As a first step, the Max Planck Society wants to establish lowthreshold measures, such as lectures and mentorships. There will also be a special partner group programme and mobility grants for African scientists who want to work temporarily in Germany at an MPI. “An important aspect must be to provide returning junior scientists with a very good chance for a start back home,” Hansson explains. The bigger challenge, however, will be to establish a long-term scientific environment and adequate research conditions. How do you make a science system work? “We can’t take our cue from European institutions like Max Planck or the French CNRS,” Hansson explains.
“We have to look at how research politics and granting opportunities can be set up in Africa so that they work there.” Hansson knows what he is talking about. He has been on the board of the International Centre for Insect Physiology and Ecology, or icipe, in Kenya since 2006. “When I joined the board, the institute was close to bankrupt – we more or less had to borrow money to pay the salaries,” Hansson says. But with strong local management in combination with an active Governing Council, the Center is now on a very good path. “Today, icipe is a model institute in Africa.”
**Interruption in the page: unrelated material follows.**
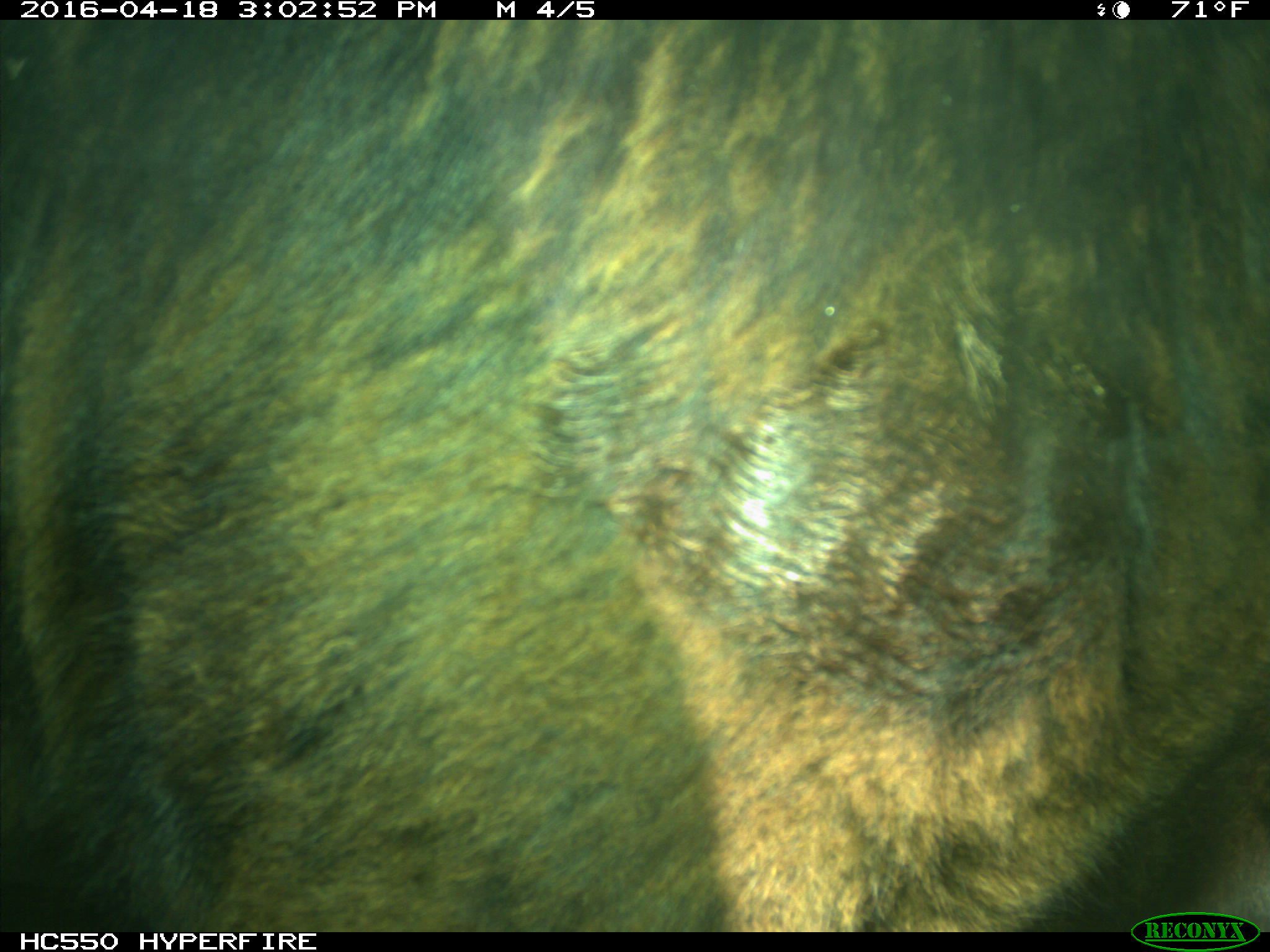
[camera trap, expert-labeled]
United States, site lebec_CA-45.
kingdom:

International donors are eager to find someone they can trust – an efficient organisation that will take their money and put it to good use. If you have such an organisation, that’s where the money will go. “icipe has a multi million dollar budget, all ‘soft money’”, as Hansson points out. These are, for example, endowment funds. In close cooperation with the Alexander von Humboldt Foundation, which has a large alumni network in Africa, he wants to explore further funding opportunities. One thing is already clear: the MPG will need staying power and a long-term vision for Africa – there are no quick fixes.